Two groups of terrorists had seized hostages at separate locations around the French capital today, facing off against thousands of French security forces as the city shut down a famed Jewish neighborhood and scrambled to protect residents and tourists from further attacks.
By this afternoon, explosions and gunshots rang out and white smoke rose outside a printing plant in Dammartin-en-Goele, northeast of Paris, where brothers Cherif Kouachi, 32, and Said Kouachi, 34, had holed up with a hostage.
Audrey Taupenas, spokeswoman for the town near the Charles de Gaulle airport, said the brothers had died in the clash. France has been high alert since the country's worst terror attack in decades the massacre on Wednesday in Paris at the satirical newspaper Charlie Hebdo that left 12 people dead.

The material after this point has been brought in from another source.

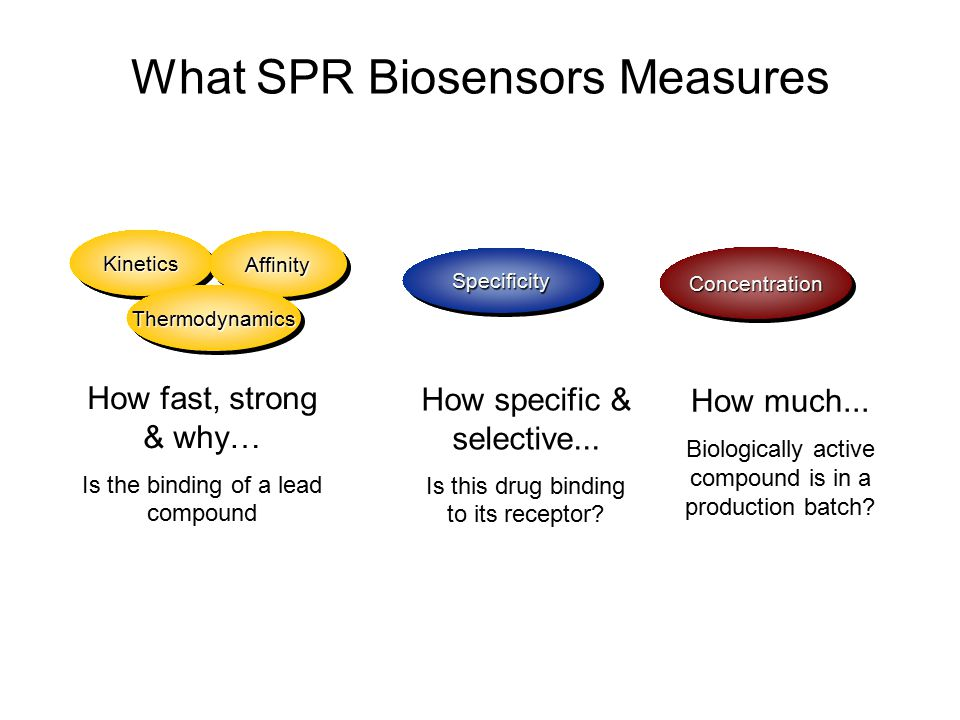 What SPR Biosensors Measures How specific & selective... Is this drug binding to its receptor? How much... Biologically active compound is in a produc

Minutes before the storming, a gunman in a Paris kosher grocery store had threatened to kill his five hostages if French authorities launched an assault on the two brothers, a police official said. The two sets of hostage-takers know each other, said the official, who was not authorized to discuss the rapidly developing situations with the media.
Hours before the Jewish Sabbath, the street is usually crowded with shoppers French Jews and tourists alike. The street is also only a kilometre away from Charlie Hebdo's offices.
At the kosher grocery near the Porte de Vincennes neighborhood in Paris, the gunman burst in shooting just a few hours before the Jewish Sabbath began, declaring "You know who I am," the official recounted. The attack came before sundown when the store would have been crowded with shoppers.